Dudley married Charles Pettey in 1889. Pettey had two daughters with Lula Pickenpack, Dudley's roommate at Scotia. After Lula died, Dudley and Pettey married. Charles Pettey was a bishop in the African Methodist Episcopal Zion church. They had 5 children.

== Career ==
Pettey held several teaching positions throughout her career. In October 1883, she was an assistant at the New Bern Graded School where she was promoted to vice principal, occupying the post until 1889.

== Activism ==
In 1896, Sarah Dudley Pettey became involved in the National Association of Colored Women's Clubs.

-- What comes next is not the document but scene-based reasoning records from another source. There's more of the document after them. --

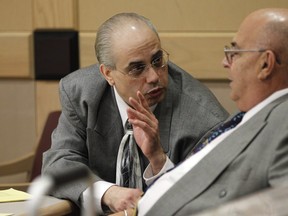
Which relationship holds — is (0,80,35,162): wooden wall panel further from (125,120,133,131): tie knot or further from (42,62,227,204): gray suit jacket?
(125,120,133,131): tie knot

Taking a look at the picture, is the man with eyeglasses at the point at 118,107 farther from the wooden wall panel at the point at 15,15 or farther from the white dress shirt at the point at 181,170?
the wooden wall panel at the point at 15,15

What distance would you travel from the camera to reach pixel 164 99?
300cm

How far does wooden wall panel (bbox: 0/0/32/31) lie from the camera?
4270 millimetres

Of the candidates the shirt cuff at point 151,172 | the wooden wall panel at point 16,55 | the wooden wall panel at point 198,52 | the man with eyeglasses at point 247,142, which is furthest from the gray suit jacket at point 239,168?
the wooden wall panel at point 16,55

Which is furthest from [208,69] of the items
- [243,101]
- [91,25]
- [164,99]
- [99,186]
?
[243,101]

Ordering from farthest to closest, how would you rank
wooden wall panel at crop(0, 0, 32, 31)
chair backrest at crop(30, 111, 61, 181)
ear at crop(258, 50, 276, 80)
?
wooden wall panel at crop(0, 0, 32, 31) → chair backrest at crop(30, 111, 61, 181) → ear at crop(258, 50, 276, 80)

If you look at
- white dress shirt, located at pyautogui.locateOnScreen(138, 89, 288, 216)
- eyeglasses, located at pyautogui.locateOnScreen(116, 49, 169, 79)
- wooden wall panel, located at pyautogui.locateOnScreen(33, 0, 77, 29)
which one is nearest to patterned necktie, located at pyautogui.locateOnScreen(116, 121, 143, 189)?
eyeglasses, located at pyautogui.locateOnScreen(116, 49, 169, 79)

Also in 1896, she began writing a bimonthly column in the Star of Zion, the newspaper of the A.M.E. Zion church. She also served as the church's General Secretary for the Woman's Home and Foreign Missionary Society.

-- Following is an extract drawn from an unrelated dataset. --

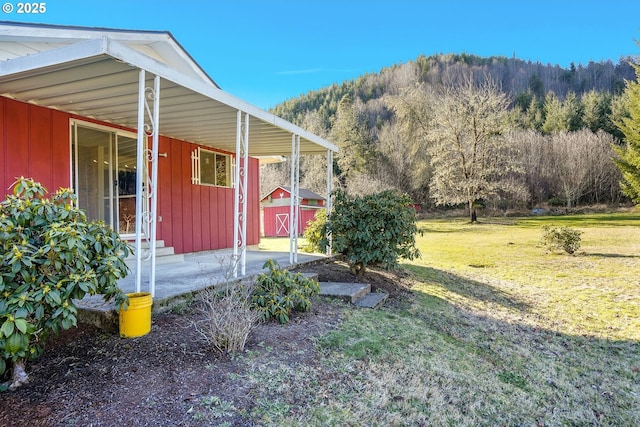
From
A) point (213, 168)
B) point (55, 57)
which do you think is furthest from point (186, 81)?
point (213, 168)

In her writings, she exhibited a progressive vision of women's rights and equality. Historian Glenda Elizabeth Gilmore notes that Dudley Pettey often traveled and preached with her husband, speaking in on “'Woman the Equal of Man' or 'Woman's Suffrage...'. She frequently wrote in the Star of Zion about women's accomplishments."

==Death==
Charles Pettey died in 1900, and Sarah Dudley Pettey died in 1906 at age thirty seven. Their deaths coincided with the establishment of the Jim Crow system and the full disenfranchisement of African Americans in the South.